Here's an excerpt from Faulkner's e-mail:
"A patient has HIV. He is on the usual succession of drug regimens and has all the usual lab findings for an HIV patient. He is seen regularly by an infectious-disease specialist. He was diagnosed a few years ago when he was admitted to the hospital with pneumonia caused by a type of bacteria that is seen almost exclusively in HIV patients.
“If the healthcare organization wanted to remove evidence from the record that this patient has HIV prior to exchanging information with another organization, the challenge would be significant. HIV appears on the patient's problem list and his medical history.
“He is likely seen by a number of different providers, each of whom would almost certainly mention HIV prominently in the clinical notes. The anti-retroviral medications on the patient's med list are clear evidence that the patient has HIV, as are many of the lab results in his chart.
“The specific bacterial pneumonia that led to the diagnosis is also clear evidence of HIV infection, and it will appear in the history, the lab results, and multiple different notes.

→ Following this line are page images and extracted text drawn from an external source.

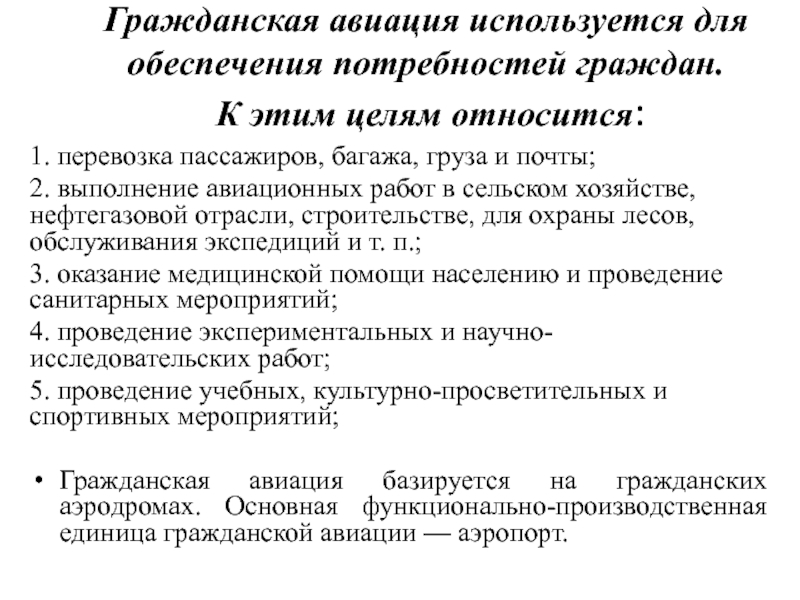 Гражданская авиация используется для обеспечения потребностей граждан.

К этим целям относится:

1. перевозка пассажиров, багажа, груза и почты;

2. выполнение авиационных работ в сельском хозяйстве, нефтегазовой отрасли, строительстве, для охраны лесов, обслуживания экспедиций и т. п.;

3. оказание медицинской помощи населению и проведение санитарных мероприятий;

4. проведение экспериментальных и научно-исследовательских работ;

5. проведение учебных, культурно-просветительных и спортивных мероприятий;

• Гражданская авиация базируется на гражданских аэродромах. Основная функционально-производственная единица гражданской авиации — аэропорт.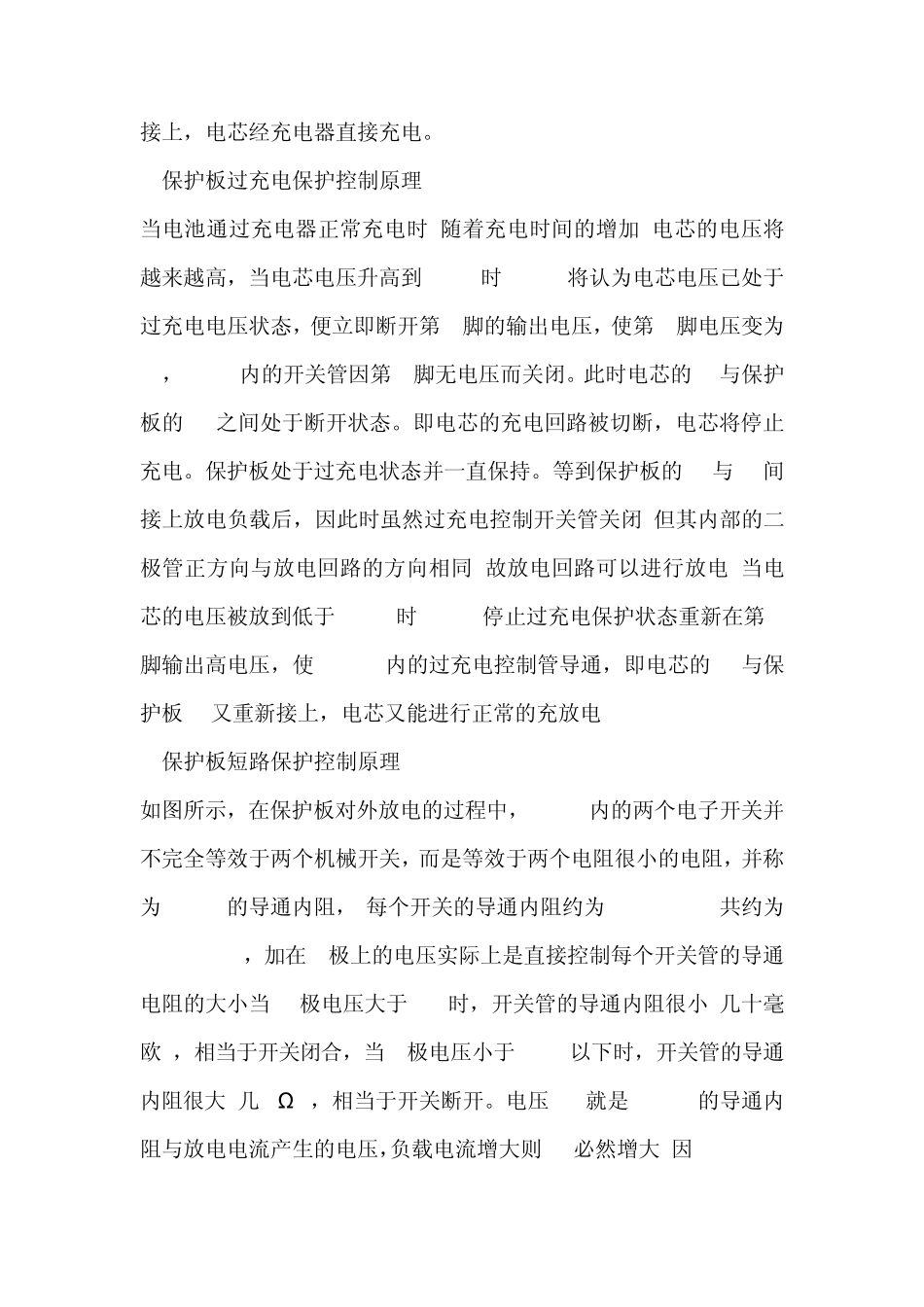 接上，电芯经充电器直接充电。

保护板过充电保护控制原理

当电池通过充电器正常充电时 随着充电时间的增加 电芯的电压将越来越高，当电芯电压升高到 时 将认为电芯电压已处于过充电电压状态，便立即断开第 脚的输出电压，使第 脚电压变为 ， 内的开关管因第 脚无电压而关闭。此时电芯的 与保护板的 之间处于断开状态。即电芯的充电回路被切断，电芯将停止充电。保护板处于过充电状态并一直保持。等到保护板的 与 间接上放电负载后，因此时虽然过充电控制开关管关闭 但其内部的二极管正方向与放电回路的方向相同 故放电回路可以进行放电 当电芯的电压被放到低于 时 停止过充电保护状态重新在第 脚输出高电压，使 内的过充电控制管导通，即电芯的 与保护板 又重新接上，电芯又能进行正常的充放电

保护板短路保护控制原理

如图所示，在保护板对外放电的过程中， 内的两个电子开关并不完全等效于两个机械开关，而是等效于两个电阻很小的电阻，并称为 的导通内阻， 每个开关的导通内阻约为 共约为 ，加在 极上的电压实际上是直接控制每个开关管的导通电阻的大小当 极电压大于 时，开关管的导通内阻很小 几十毫欧 ，相当于开关闭合，当 极电压小于 以下时，开关管的导通内阻很大 几 Ω ，相当于开关断开。电压 就是 的导通内阻与放电电流产生的电压，负载电流增大则 必然增大 因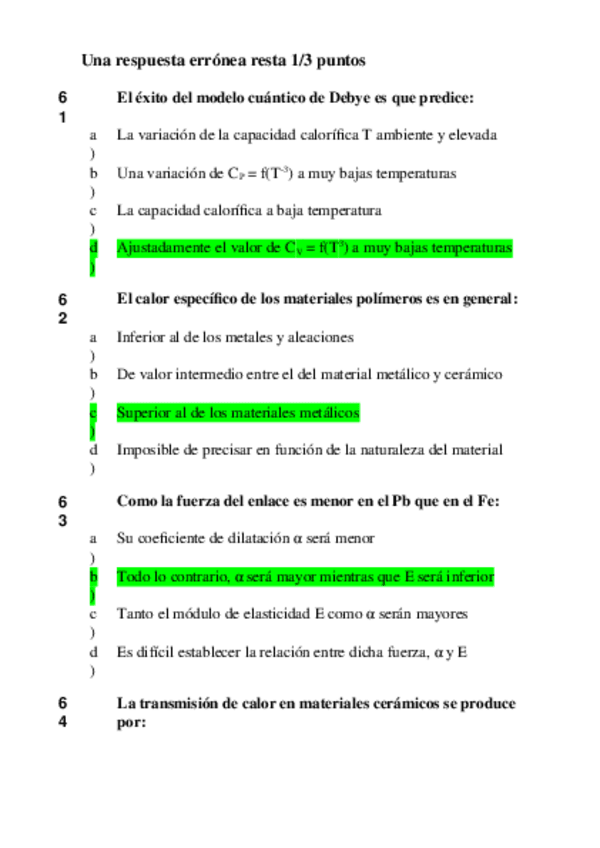 Una respuesta errónea resta 1/3 puntos

61 El éxito del modelo cuántico de Debye es que predice:

a) La variación de la capacidad calorífica T ambiente y elevada

b) Una variación de $C_P = f(T^{-3})$ a muy bajas temperaturas

c) La capacidad calorífica a baja temperatura

d) Ajustadamente el valor de $C_V = f(T^3)$ a muy bajas temperaturas

62 El calor específico de los materiales polímeros es en general:

a) Inferior al de los metales y aleaciones

b) De valor intermedio entre el del material metálico y cerámico

c) Superior al de los materiales metálicos

d) Imposible de precisar en función de la naturaleza del material

63 Como la fuerza del enlace es menor en el Pb que en el Fe:

a) Su coeficiente de dilatación α será menor

b) Todo lo contrario, α será mayor mientras que E será inferior

c) Tanto el módulo de elasticidad E como α serán mayores

d) Es difícil establecer la relación entre dicha fuerza, α y E

64 La transmisión de calor en materiales cerámicos se produce por:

Complete redaction could not practically be done in an automated fashion, and time-consuming manual redaction would result in the removal of large, clinically significant portions of the record."
Even if transferred medical records are condensed into a Continuity of Care Document, a standards-based format for medical records summaries and transmission; the problems don't vanish, according to Rishel.
"CCDs have a list of coded and textual information in them," Rishel said. "It gets back to the same issues. CCD is interpreted very widely according to different use cases."